In May 2021, CNBC news anchor Carl Quintanilla proposed that Elon Musk had jumped the shark with his advocacy of cryptocurrencies instead of focusing on Tesla, Inc., as it began to lose market share and its stock price began to plunge. Tesla closed at $196.58 on the day Quintanilla made the comment.

== Related idioms ==

=== Nuking the fridge ===

In 2008, Time identified a term modeled after "jump the shark": "nuke the fridge". Specifically applicable to film, the magazine defined the term: "to exhaust a Hollywood franchise with disappointing sequels."

The phrase derives from a scene in the fourth Indiana Jones film, Indiana Jones and the Kingdom of the Crystal Skull, in which Indiana Jones survives an atomic bomb detonation by fitting himself into a lead-lined refrigerator to shield himself from the explosion. The blast completely annihilates its surroundings, but sends the refrigerator flying a sufficient distance away, allowing Jones to escape unharmed. The scene was criticized as being scientifically implausible.
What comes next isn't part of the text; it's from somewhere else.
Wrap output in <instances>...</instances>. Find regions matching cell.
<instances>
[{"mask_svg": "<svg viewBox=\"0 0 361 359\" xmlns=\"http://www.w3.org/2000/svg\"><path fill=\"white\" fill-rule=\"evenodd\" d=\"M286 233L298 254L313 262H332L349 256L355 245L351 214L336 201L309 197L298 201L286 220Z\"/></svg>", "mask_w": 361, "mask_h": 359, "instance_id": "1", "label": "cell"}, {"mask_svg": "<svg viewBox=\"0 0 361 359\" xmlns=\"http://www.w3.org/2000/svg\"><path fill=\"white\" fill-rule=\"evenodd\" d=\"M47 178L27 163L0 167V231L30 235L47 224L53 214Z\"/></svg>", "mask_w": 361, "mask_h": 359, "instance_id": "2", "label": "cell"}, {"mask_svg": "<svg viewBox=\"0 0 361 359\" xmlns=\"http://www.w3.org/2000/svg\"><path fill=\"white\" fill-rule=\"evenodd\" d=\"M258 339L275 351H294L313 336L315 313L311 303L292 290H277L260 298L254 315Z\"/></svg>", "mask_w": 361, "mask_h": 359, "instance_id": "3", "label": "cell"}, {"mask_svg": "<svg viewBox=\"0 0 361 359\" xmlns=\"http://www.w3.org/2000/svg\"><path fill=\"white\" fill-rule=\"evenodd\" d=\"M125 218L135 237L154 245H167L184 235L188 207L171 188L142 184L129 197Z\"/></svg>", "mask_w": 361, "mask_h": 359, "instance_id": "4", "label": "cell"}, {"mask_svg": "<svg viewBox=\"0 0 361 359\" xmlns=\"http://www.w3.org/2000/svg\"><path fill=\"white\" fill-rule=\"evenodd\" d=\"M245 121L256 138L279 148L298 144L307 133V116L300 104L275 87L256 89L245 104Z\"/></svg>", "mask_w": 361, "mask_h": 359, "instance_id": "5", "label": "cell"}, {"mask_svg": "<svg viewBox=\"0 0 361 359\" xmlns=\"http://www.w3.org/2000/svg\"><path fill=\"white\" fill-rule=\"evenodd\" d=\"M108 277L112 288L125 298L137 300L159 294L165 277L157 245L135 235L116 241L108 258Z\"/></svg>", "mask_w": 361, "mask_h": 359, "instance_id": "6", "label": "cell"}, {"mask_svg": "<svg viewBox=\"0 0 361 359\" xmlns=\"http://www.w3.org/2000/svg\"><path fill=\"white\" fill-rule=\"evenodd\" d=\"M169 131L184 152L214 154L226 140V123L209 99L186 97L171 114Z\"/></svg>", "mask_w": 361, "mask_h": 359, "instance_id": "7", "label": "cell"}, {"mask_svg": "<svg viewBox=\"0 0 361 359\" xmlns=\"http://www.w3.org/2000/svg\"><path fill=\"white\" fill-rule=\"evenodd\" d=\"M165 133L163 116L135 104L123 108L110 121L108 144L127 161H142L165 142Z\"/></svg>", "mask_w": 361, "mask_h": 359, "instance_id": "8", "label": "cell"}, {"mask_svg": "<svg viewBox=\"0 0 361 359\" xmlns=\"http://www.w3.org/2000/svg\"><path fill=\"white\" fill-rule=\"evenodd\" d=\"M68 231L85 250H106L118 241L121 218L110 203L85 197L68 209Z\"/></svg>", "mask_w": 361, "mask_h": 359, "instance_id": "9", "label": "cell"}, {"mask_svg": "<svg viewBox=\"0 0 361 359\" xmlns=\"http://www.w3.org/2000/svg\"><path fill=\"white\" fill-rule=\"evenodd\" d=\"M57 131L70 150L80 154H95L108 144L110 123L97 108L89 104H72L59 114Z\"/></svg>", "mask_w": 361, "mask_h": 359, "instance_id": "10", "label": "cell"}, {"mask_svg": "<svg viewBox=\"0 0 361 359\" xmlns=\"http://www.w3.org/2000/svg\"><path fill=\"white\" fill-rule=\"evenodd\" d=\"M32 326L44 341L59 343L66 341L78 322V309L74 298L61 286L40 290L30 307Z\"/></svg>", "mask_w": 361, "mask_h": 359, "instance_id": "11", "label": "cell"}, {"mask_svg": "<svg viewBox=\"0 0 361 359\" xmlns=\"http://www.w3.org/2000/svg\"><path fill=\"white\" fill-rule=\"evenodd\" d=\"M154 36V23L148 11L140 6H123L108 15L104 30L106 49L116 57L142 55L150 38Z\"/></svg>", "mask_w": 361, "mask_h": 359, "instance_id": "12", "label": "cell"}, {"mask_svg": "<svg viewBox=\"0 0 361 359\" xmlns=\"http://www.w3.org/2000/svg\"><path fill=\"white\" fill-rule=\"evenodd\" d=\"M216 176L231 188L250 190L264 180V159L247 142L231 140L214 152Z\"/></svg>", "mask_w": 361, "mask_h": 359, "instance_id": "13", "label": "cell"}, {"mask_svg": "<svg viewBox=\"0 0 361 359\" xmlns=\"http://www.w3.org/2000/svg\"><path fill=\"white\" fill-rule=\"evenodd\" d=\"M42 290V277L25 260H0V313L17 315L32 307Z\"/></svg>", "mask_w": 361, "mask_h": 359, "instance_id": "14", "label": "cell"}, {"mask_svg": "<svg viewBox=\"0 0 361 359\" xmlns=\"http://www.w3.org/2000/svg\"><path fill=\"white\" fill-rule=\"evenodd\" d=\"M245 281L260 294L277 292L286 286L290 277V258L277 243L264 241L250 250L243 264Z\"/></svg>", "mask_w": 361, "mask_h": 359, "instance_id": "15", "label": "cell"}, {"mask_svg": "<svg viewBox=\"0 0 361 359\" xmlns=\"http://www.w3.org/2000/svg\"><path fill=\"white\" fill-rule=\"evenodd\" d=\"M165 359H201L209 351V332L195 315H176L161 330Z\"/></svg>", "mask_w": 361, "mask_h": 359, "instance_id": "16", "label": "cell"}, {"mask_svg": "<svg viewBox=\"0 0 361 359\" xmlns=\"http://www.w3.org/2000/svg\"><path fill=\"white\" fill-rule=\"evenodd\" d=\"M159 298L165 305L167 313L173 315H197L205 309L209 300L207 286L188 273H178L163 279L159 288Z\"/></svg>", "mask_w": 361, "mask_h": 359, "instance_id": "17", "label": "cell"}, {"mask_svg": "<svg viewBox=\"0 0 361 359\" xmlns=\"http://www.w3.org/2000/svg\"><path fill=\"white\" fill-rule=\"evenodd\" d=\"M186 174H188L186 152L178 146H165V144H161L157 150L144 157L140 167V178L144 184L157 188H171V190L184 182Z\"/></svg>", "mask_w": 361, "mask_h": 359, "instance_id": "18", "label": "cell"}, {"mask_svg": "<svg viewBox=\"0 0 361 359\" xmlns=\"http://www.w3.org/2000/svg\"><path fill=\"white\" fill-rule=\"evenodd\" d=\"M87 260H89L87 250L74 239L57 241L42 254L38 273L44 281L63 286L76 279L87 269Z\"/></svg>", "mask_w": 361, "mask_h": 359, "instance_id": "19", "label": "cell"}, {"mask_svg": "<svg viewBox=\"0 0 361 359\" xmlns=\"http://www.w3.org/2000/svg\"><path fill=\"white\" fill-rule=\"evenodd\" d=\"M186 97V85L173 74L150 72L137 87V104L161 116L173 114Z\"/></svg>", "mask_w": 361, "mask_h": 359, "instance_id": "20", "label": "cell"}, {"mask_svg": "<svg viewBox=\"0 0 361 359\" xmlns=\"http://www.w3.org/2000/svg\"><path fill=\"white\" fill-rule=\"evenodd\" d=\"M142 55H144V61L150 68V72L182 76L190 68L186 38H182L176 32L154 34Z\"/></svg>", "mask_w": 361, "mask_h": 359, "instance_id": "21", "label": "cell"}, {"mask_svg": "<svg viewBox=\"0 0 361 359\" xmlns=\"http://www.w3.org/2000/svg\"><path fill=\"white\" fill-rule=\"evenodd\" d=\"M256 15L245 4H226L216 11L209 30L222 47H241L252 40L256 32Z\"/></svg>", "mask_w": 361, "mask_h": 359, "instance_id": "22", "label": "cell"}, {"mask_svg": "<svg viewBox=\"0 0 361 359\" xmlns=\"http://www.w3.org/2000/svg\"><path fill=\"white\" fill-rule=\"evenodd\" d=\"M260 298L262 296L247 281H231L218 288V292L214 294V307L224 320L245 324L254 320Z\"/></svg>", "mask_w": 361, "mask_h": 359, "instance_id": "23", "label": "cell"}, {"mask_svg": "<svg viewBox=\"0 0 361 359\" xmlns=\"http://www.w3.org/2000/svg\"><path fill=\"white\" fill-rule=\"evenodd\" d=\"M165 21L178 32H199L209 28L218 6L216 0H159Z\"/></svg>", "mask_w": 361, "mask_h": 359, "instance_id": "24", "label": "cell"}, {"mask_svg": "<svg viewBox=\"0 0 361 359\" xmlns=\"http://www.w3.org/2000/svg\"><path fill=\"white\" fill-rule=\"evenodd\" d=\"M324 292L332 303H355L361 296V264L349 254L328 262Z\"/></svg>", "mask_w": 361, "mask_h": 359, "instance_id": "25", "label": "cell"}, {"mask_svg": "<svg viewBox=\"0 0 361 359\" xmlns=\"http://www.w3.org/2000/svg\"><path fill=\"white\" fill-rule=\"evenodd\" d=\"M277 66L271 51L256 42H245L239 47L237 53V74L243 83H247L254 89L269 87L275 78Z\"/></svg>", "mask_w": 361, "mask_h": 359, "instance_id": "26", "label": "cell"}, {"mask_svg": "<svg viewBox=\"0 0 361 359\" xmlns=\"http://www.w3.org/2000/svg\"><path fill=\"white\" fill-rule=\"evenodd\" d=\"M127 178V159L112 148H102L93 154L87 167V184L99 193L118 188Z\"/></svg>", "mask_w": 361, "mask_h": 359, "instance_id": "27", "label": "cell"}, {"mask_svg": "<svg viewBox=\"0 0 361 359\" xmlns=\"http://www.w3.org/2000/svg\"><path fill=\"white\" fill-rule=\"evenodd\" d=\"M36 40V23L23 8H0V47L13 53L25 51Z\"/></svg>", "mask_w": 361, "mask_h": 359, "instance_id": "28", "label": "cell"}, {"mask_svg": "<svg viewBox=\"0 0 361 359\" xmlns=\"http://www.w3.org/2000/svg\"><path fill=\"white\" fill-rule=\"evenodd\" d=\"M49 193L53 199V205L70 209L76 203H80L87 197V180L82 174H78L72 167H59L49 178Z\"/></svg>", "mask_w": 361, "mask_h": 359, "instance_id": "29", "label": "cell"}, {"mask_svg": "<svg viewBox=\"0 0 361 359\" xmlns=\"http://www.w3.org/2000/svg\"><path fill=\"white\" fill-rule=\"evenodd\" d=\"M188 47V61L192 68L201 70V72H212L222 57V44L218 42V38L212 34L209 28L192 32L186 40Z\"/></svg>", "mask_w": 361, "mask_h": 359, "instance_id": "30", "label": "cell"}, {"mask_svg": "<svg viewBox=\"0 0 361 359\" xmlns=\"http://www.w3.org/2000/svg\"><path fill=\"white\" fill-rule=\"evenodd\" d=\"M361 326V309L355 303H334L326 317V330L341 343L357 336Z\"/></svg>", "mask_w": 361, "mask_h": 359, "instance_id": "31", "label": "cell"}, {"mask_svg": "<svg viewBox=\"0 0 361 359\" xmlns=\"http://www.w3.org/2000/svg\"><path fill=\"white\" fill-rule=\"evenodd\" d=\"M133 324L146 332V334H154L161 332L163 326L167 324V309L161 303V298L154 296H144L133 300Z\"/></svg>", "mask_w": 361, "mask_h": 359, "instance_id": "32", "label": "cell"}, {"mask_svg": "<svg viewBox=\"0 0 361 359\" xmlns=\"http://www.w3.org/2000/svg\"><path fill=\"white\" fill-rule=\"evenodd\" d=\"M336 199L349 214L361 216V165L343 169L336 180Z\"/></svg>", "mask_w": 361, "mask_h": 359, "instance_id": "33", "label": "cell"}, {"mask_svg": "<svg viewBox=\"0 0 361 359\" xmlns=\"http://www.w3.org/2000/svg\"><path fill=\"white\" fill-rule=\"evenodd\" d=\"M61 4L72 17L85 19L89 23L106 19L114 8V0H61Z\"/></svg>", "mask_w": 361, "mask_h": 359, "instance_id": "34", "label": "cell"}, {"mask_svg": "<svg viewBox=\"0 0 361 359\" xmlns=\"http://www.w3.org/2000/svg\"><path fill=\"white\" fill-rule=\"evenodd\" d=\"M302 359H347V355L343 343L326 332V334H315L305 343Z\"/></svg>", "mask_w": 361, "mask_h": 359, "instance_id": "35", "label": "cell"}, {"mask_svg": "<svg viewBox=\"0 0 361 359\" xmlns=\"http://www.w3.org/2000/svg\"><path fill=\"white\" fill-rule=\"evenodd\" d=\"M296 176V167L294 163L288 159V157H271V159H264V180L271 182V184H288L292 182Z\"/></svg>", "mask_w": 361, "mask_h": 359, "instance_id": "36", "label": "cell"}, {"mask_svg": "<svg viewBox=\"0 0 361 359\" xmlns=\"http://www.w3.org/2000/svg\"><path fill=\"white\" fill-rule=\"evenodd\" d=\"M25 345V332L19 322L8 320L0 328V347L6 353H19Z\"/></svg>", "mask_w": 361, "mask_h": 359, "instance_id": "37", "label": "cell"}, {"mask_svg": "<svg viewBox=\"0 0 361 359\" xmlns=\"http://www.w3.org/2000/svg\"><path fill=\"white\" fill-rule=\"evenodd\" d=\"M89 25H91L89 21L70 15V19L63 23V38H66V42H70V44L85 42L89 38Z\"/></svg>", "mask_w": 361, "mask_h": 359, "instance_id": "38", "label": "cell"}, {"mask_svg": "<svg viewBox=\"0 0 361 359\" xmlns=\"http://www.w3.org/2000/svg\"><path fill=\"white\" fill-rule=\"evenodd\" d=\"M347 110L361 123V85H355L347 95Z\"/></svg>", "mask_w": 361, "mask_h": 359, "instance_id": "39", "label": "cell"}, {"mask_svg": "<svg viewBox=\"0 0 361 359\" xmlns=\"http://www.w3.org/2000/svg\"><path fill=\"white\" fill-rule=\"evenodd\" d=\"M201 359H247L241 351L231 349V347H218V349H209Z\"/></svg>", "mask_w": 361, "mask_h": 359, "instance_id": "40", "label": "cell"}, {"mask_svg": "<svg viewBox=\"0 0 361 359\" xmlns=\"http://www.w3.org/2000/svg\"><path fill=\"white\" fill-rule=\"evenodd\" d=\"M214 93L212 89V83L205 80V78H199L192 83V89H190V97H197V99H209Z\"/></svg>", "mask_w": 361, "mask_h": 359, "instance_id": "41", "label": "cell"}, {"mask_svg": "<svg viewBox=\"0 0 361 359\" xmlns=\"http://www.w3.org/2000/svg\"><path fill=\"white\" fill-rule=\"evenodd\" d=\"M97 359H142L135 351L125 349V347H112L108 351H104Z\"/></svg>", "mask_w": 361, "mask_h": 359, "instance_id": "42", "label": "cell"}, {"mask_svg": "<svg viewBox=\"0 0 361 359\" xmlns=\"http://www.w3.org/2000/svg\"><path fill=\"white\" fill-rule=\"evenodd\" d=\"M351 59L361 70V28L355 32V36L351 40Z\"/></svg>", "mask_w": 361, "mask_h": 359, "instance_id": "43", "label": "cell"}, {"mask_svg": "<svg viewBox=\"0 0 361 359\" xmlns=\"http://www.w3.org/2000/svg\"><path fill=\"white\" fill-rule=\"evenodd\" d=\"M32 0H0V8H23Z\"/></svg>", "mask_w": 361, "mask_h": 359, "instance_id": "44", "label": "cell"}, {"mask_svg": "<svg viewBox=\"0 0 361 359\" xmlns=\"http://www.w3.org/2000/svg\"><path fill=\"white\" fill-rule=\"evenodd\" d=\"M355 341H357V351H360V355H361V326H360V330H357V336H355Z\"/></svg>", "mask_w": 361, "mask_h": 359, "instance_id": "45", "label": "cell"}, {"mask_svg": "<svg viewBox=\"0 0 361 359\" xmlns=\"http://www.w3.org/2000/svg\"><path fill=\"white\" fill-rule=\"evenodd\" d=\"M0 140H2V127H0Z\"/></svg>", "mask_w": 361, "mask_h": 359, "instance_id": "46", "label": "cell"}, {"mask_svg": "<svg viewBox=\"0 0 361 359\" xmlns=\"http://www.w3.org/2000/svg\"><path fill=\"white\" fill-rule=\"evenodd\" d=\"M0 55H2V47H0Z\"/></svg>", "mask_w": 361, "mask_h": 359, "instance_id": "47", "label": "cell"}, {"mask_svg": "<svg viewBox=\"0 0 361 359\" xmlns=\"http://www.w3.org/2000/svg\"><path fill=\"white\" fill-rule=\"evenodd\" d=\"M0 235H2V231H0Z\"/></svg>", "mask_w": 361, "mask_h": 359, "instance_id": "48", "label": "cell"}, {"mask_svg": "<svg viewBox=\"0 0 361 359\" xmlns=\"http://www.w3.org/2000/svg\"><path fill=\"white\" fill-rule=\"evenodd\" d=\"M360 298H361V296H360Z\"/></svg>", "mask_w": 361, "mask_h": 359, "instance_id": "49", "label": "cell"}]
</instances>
Within two days of the film's premiere, the phrase "nuke the fridge" had gone viral, describing film scenes that similarly stretched credulity. Director Steven Spielberg later said the scene was "my silly idea" and was glad to have been part of the pop-culture phrase, while the film's executive producer George Lucas took similar credit believing that Jones would have had an even chance of surviving the explosion.

=== Growing the beard ===

"Growing the beard" refers to the inverse of jumping the shark; i.e. the point where a previously disappointing show improved in quality. In the series Star Trek: The Next Generation, the second season is considered to be better in terms of storytelling over the first season. This shift coincided with the character William Riker, who was clean-shaven for the first season, growing a mustache and beard that he retained for the second season and most Star Trek media afterwards.

Another example is Melrose Place, with the introduction of the character Amanda Woodward, played by Heather Locklear.